* On data structures and parallelism
@ 2009-05-17 15:23 Heikki Orsila
2009-05-17 17:06 ` Linus Torvalds
0 siblings, 1 reply; 5+ messages in thread
From: Heikki Orsila @ 2009-05-17 15:23 UTC (permalink / raw)
To: git; +Cc: Linus Torvalds
There was an interesting discussion at
http://realworldtech.com/forums/index.cfm?action=detail&id=98909&threadid=98430&roomid=2
that involves DAGs and decompression in Git. The problem is achieving
parallelism. The following comment was made:
"And is it possible to store the block pointers from one object to
another in uncompressed form?"
Is there a case in Git where an "object" could store SHA1 in
uncompressed format, allowing prefetching the next object in chain
before uncompressing the current object? Prefetching could increase
parallelism (and speedup) in some cases.
A quick glance at Git's source code showed that commit objects are
compressed. Having even a single parent SHA1 in uncompressed format
would allow some prefetching. All but perhaps a few objects contain at
least one parent SHA1 :-)
--
Heikki Orsila
heikki.orsila@iki.fi
http://www.iki.fi/shd
^ permalink raw reply [flat|nested] 5+ messages in thread
* Re: On data structures and parallelism
2009-05-17 15:23 On data structures and parallelism Heikki Orsila
@ 2009-05-17 17:06 ` Linus Torvalds
2009-05-17 17:46 ` Linus Torvalds
0 siblings, 1 reply; 5+ messages in thread
From: Linus Torvalds @ 2009-05-17 17:06 UTC (permalink / raw)
To: Heikki Orsila; +Cc: git
On Sun, 17 May 2009, Heikki Orsila wrote:
>
> There was an interesting discussion at
>
> http://realworldtech.com/forums/index.cfm?action=detail&id=98909&threadid=98430&roomid=2
>
> that involves DAGs and decompression in Git. The problem is achieving
> parallelism. The following comment was made:
>
> "And is it possible to store the block pointers from one object to
> another in uncompressed form?"
For the biggest form of this, we actually already do.
The single biggest win of compression is the delta-compression: the
regular zlib compression is generally about a factor-of-two for unpacked
and "base" delta entries, but much less for already delta-compressed
entries. In comparison, the delta-compression is likely about a factor of
10 or more.
And the delta compression already has the SHA1 pointer to the delta base
entry uncompressed, but the compression is serialized by the fact that we
need to uncompress the base entry in order to then apply a delta on top of
it.
Now, there's no question that we could have higher levels of parallelism
by walking multiple such chains in parallel (we don't always have more
than one chain to walk, but sometimes we do). But as I point out in that
thread, we currently don't have any locking for the core object
datastructures, and adding that locking would likely slow down things more
than it speeds things up for the normal case.

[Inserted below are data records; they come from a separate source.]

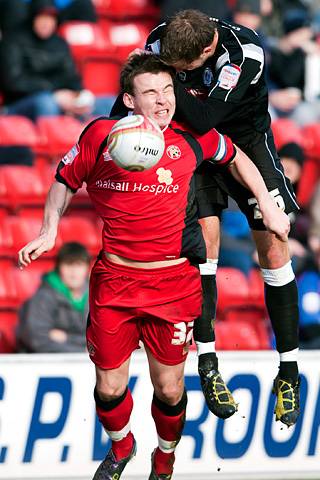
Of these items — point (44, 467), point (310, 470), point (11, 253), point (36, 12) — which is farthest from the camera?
point (36, 12)

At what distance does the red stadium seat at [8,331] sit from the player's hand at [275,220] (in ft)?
11.0

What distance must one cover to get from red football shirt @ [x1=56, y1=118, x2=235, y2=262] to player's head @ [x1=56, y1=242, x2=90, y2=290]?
2903 mm

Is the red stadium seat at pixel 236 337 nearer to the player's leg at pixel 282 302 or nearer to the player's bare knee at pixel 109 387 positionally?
the player's leg at pixel 282 302

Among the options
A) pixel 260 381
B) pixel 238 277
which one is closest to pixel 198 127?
pixel 260 381

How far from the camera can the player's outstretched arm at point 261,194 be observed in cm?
609

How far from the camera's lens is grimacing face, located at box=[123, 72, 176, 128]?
5715 millimetres

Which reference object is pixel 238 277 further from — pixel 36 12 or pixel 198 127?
pixel 198 127

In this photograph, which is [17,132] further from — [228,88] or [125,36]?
[228,88]

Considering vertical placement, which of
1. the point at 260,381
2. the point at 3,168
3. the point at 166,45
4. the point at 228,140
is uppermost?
the point at 166,45

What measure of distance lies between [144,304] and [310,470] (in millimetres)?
2696

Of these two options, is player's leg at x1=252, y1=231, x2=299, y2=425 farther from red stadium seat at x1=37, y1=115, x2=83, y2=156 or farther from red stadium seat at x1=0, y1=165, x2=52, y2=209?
red stadium seat at x1=37, y1=115, x2=83, y2=156

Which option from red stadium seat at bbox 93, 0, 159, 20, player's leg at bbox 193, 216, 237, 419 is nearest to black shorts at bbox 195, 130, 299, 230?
player's leg at bbox 193, 216, 237, 419

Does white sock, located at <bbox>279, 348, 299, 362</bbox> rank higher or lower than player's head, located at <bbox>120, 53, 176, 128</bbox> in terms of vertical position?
lower

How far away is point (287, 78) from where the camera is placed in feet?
38.0
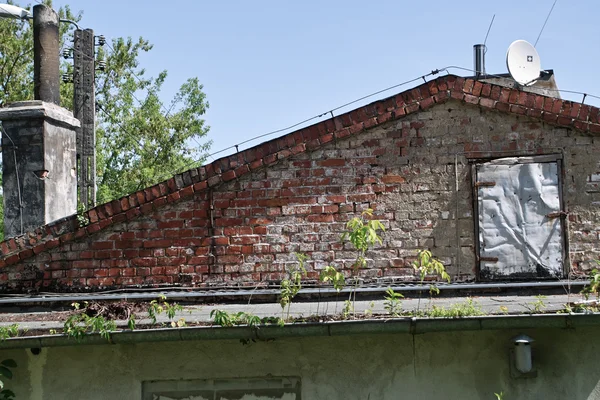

For 'git fsck', we could speed things up a lot by doing parallel work -
and we wouldn't need to have anything else uncompressed, we could just
take advantage of the fact that we could try to uncompress the different
delta chains in parallel. And yes, fsck is really slow, but on the other
hand, it's something that most people never do, and I do about once a
month. The fact that it takes four minutes rather than one is not a big
deal.
There are other forms of compression where the SHA1 pointers are inside
the compressed data (the "regular" commit->{commit,tree} relationships and
tree->{anything} cases).
And yes, we could probably get rid of at least the zlib compression in
some of that. Much of that data doesn't even compress very well (SHA1's
are basically uncompressible), and the compression is done largely because
we have one unified interface for everything (so the basic object code
doesn't need to care about different object types or different formats:
it's all just binary data with a magic header to it).
But in that case, we'd probably not want to keep a separate uncompressed
tree, we'd just decide that "compression is too expensive to be worth it".
That said, on my laptops, CPU time really _never_ is the issue. Every
single time something is slow, the issue is a slow 4200rpm disk that may
get 25MB/s off it for linear things in the best case, but seeks take
milliseconds and any kind of random access will just kill performance.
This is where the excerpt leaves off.